[EXERCISE]
Reproduce the material in the stretch from the line containing "Is the answer" through the line containing "What distance is there", requests included, and increase every coordinate value in the answers by 108.

Stored items from a collection:
-------------------------

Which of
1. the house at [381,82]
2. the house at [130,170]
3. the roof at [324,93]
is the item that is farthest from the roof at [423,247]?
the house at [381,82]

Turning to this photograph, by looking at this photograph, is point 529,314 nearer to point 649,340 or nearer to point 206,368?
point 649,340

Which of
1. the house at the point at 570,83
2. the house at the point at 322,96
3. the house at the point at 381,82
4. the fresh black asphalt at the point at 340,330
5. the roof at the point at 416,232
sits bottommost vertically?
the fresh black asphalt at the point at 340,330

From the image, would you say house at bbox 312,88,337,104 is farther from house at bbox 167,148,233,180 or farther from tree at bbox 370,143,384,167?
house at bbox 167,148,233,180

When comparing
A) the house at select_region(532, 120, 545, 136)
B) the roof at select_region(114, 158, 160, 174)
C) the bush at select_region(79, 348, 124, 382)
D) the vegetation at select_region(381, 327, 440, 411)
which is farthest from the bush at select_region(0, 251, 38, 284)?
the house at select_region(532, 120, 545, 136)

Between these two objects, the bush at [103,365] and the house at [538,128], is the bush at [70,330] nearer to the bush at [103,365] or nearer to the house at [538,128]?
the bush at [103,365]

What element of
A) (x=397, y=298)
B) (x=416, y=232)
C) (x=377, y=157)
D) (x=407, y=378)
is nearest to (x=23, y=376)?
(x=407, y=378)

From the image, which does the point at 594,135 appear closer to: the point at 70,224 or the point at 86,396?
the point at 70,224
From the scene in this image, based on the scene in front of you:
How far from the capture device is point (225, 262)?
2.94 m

-------------------------

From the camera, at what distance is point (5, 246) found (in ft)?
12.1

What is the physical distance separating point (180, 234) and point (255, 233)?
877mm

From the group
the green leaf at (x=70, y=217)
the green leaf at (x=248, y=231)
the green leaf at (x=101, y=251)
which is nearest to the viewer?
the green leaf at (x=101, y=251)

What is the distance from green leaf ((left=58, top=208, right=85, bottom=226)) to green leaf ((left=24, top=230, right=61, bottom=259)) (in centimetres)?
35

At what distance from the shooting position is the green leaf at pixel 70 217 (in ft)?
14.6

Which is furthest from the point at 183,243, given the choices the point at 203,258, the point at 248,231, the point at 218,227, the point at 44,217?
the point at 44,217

-------------------------

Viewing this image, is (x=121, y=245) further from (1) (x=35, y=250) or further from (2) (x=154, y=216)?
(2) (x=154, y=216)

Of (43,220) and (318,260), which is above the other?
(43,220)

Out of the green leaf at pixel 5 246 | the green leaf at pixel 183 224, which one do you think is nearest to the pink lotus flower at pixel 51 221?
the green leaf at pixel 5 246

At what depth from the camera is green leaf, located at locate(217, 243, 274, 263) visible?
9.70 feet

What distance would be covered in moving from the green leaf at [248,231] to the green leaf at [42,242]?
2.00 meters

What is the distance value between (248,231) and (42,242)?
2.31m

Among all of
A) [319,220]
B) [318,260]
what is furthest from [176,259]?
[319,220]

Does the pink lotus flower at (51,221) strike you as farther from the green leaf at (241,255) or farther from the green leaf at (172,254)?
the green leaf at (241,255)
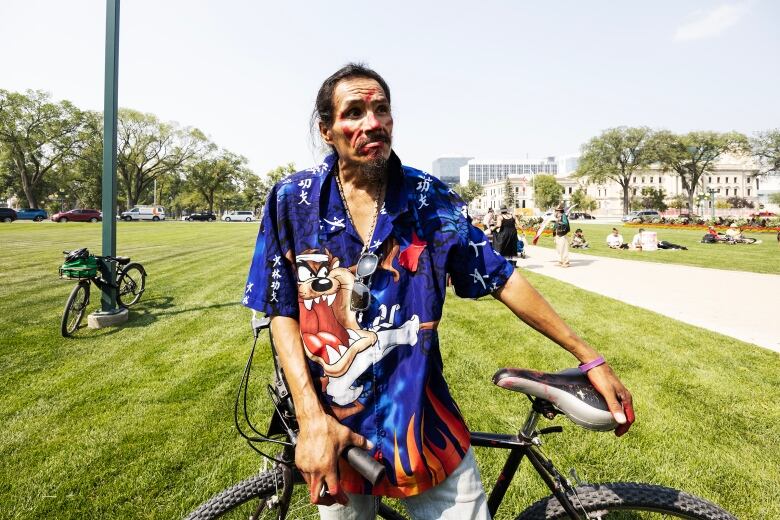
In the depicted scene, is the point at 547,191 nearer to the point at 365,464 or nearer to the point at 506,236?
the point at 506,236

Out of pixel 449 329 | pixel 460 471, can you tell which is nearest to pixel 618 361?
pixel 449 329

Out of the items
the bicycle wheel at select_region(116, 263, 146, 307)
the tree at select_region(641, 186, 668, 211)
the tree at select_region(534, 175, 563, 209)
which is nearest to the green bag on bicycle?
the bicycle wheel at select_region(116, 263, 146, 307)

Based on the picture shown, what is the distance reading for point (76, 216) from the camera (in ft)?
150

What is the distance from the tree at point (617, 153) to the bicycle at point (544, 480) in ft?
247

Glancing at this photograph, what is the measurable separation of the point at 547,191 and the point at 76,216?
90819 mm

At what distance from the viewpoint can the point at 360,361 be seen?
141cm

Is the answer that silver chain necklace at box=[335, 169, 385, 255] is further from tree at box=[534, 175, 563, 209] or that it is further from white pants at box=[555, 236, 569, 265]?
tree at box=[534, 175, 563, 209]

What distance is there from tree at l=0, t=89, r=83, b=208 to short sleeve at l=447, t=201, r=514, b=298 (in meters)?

-------------------------

[TASK RESULT]
Is the answer that silver chain necklace at box=[335, 169, 385, 255] is further from tree at box=[534, 175, 563, 209] or that it is further from white pants at box=[555, 236, 569, 265]?
tree at box=[642, 283, 671, 317]

What distance is there from tree at l=0, t=89, r=83, b=208 to short sleeve at l=447, t=201, r=514, b=298 (in meters)?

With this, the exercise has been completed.